Die stellvertretende SPD-Vorsitzende Andrea Nahles hat sich für die Ausgabe von Konsumgutscheinen ausgesprochen, zugleich aber eingeräumt, dass es in der SPD-Führung dazu keine abgestimmte Haltung gibt. Konsumschecks sehe sie als Ergänzung zu langfristigen Investitionen, sagte Frau Nahles. Mit Gutscheinen könne man eine Rezession zwar nicht verhindern, aber verkürzen.

Andreas Nahles im Gespräch mit Jochen Spengler |
    Jochen Spengler: Der Bundestag will heute abschließend über das Konjunkturpaket der Regierung beraten und es auch verabschieden. Reicht es? Was soll, was kann man tun gegen die Flaute? Konjunkturprogramm, Konsumgutscheine, Steuersenkungen - der Konzepte gibt es zuhauf und der Chor ist vielstimmig.

    Bernd Rürup: "Das Finanzmarktstabilisierungsgesetz war eine richtige Antwort. Ihr Beschäftigungs- und Wachstumspaket sehen wir kritisch."

    Volker Wissing: "Europa diskutiert Steuersenkungen und wir bekommen hier ein zusammengeflicktes Konjunkturprogramm vorgelegt. Glauben sie denn wirklich, was sie uns hier vorlegen ist dazu geeignet, in Deutschland Wachstum und Beschäftigung zu fördern?"

    Oskar Lafontaine: "Das was sich Konjunkturprogramm nennt, wird ja international belächelt. Man kann das in Zahlen ausdrücken. China gibt 8 Prozent seiner Wirtschaftsleistung aufs Jahr bezogen als Konjunkturprogramm aus, die Vereinigten Staaten 2 Prozent, wir 0,15 Prozent. Also wir machen uns international lächerlich."

    Angela Merkel: "An einem Überbietungswettbewerb von immer neuen Vorschlägen, an einem sinnlosen Wettbewerb um Milliarden, daran beteiligen wir uns nicht. Der ist mit uns, der ist mit mir nicht zu machen, denn wir haben auch in solchen Zeiten Verantwortung vor dem Steuerzahler von heute und vor dem Steuerzahler in der Zukunft, liebe Freunde."
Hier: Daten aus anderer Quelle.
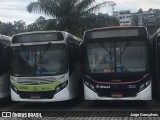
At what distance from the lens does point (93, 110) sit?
13164 mm

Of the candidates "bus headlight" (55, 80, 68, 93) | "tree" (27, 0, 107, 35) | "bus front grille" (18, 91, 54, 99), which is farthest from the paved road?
"tree" (27, 0, 107, 35)

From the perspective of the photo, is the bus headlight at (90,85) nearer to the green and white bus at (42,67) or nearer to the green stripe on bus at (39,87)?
the green and white bus at (42,67)

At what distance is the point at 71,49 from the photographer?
14438 millimetres

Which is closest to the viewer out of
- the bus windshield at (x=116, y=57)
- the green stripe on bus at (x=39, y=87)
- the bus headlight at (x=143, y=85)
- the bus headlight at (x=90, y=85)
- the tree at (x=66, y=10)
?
the bus headlight at (x=143, y=85)

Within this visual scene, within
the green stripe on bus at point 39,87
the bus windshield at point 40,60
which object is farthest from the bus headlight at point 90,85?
the green stripe on bus at point 39,87

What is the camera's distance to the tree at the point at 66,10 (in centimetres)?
2744

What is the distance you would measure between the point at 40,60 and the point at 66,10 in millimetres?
14445

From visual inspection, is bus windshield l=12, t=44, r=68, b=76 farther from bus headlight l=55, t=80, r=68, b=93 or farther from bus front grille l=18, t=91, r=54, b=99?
bus front grille l=18, t=91, r=54, b=99

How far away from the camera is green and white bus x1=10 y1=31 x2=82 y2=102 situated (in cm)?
1344

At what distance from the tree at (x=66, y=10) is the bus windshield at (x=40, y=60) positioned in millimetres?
13808

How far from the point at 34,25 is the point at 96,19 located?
4.78 meters

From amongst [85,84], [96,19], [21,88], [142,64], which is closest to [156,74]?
[142,64]

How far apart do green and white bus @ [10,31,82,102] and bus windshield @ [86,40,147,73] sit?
0.95 meters

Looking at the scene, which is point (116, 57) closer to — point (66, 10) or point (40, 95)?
point (40, 95)
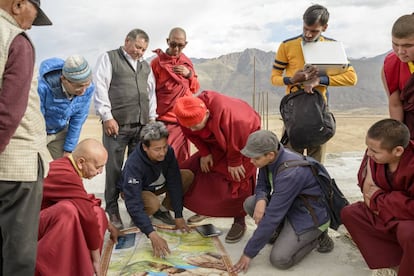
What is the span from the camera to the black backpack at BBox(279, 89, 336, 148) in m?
3.40

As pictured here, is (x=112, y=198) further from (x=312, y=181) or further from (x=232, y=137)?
(x=312, y=181)

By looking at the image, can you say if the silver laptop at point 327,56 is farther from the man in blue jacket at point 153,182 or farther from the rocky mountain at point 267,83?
the rocky mountain at point 267,83

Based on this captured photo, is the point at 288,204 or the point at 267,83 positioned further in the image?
the point at 267,83

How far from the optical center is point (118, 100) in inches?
144

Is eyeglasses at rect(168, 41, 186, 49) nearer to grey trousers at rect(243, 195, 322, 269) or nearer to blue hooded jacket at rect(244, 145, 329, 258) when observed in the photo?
blue hooded jacket at rect(244, 145, 329, 258)

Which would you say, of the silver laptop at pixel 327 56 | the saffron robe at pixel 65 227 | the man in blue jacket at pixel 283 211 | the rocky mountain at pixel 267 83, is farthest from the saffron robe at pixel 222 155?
the rocky mountain at pixel 267 83

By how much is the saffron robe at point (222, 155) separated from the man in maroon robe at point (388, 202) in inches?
40.5

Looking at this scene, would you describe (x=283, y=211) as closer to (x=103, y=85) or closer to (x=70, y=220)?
(x=70, y=220)

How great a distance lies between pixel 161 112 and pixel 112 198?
1004mm

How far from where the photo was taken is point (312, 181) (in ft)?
9.77

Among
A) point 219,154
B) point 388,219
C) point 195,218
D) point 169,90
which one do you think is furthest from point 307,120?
point 169,90

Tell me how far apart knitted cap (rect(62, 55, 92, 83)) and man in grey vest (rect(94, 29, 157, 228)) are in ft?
1.77

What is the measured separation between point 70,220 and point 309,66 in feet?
6.83

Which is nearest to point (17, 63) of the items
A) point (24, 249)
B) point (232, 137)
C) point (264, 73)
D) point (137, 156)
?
point (24, 249)
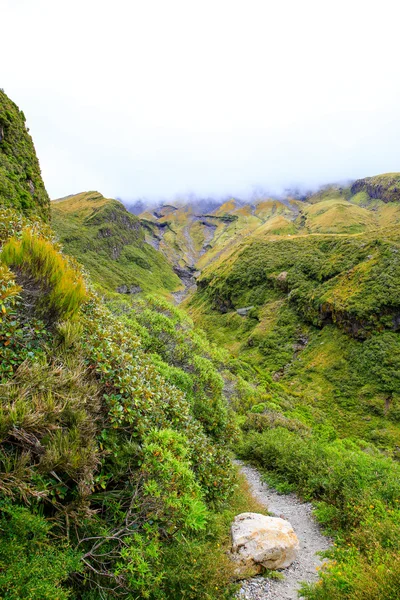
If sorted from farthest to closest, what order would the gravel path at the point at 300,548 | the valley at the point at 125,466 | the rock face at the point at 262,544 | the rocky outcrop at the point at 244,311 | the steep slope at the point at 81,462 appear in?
the rocky outcrop at the point at 244,311
the rock face at the point at 262,544
the gravel path at the point at 300,548
the valley at the point at 125,466
the steep slope at the point at 81,462

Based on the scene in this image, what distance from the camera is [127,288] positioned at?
130 metres

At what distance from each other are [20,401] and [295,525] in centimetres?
965

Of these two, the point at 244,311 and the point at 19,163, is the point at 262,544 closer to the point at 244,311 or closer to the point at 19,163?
the point at 19,163

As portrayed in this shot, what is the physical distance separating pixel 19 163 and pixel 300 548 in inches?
987

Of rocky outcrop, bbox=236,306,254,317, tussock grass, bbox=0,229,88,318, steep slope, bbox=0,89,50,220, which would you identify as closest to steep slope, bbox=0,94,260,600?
tussock grass, bbox=0,229,88,318

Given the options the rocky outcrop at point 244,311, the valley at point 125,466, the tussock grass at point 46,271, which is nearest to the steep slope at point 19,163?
the valley at point 125,466

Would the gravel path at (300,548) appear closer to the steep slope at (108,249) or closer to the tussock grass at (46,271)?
the tussock grass at (46,271)

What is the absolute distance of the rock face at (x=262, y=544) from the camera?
6.37 meters

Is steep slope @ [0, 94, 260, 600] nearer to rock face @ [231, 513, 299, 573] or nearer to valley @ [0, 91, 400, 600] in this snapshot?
valley @ [0, 91, 400, 600]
    Spengler: Das waren Zitate vom Wirtschaftsweisen Bernd Rürup, vom FDP-Politiker Volker Wissing, vom Linkspartei-Fraktionschef Oskar Lafontaine und zum Schluss von der Bundeskanzlerin Angela Merkel. Wer hat Recht, die Kanzlerin oder ihre Kritiker? Reicht es, was die Bundesregierung beschlossen hat, oder reicht es nicht? - Am Telefon ist nun Andrea Nahles, die stellvertretende Vorsitzende der SPD. Einen schönen guten Morgen, Frau Nahles.

    Andrea Nahles: Schönen guten Morgen.

    Spengler: Frau Nahles, Sie selbst sind für Konsumgutscheine. Jeder Erwachsene bekäme einen Shopping-Gutschein von 500 Euro. Das klingt so, als steckten wir nicht in der tiefsten Wirtschaftskrise, sondern im Schlaraffenland.
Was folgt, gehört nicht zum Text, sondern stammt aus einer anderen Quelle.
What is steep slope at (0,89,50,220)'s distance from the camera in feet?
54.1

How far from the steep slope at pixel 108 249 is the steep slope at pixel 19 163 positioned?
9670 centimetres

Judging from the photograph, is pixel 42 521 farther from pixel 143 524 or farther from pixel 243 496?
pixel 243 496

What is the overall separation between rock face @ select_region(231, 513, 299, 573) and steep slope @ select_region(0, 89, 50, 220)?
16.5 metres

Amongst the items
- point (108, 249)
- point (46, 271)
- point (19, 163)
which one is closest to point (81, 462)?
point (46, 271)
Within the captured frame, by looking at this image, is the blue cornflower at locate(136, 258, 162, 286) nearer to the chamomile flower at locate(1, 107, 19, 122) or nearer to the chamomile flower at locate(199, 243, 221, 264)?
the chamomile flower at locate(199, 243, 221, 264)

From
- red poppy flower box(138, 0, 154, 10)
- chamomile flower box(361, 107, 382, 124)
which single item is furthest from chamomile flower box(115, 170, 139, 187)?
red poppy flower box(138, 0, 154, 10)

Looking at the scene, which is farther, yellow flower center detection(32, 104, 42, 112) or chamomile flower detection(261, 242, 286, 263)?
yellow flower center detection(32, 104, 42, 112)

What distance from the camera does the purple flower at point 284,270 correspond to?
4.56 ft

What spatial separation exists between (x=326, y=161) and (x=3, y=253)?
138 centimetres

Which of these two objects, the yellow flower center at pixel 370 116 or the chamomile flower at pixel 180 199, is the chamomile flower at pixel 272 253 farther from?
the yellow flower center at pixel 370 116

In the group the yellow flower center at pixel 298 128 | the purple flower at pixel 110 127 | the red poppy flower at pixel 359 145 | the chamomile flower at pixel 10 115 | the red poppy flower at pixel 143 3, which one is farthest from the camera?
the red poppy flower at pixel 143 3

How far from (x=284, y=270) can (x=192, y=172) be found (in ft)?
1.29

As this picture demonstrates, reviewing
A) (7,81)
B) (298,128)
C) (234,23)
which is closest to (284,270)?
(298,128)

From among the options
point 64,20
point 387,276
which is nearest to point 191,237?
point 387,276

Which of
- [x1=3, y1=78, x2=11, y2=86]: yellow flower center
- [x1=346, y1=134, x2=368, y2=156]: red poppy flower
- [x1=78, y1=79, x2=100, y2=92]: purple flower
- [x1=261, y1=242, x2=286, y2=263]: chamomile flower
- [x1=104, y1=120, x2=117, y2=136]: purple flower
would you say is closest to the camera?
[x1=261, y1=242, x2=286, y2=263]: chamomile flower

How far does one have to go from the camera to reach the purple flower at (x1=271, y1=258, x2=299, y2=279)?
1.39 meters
    Nahles: Ja, stimmt, aber es ist durchaus ein ernster Hintergrund. Wir würden im Grunde mit so einem Konsumgutschein die letzten anderthalb Jahre Mehrwertsteuer einmalig zurückgeben an die Bürger - so kann man es auch ausdrücken -, ohne die negative Wirkung zu haben, dass wir den Staat auf Dauer um wichtige Steuereinnahmen bringen.

    Spengler: Es wäre also Ihrer Ansicht nach nicht sinnvoll, diese Mehrwertsteuer auf Dauer zurückzunehmen?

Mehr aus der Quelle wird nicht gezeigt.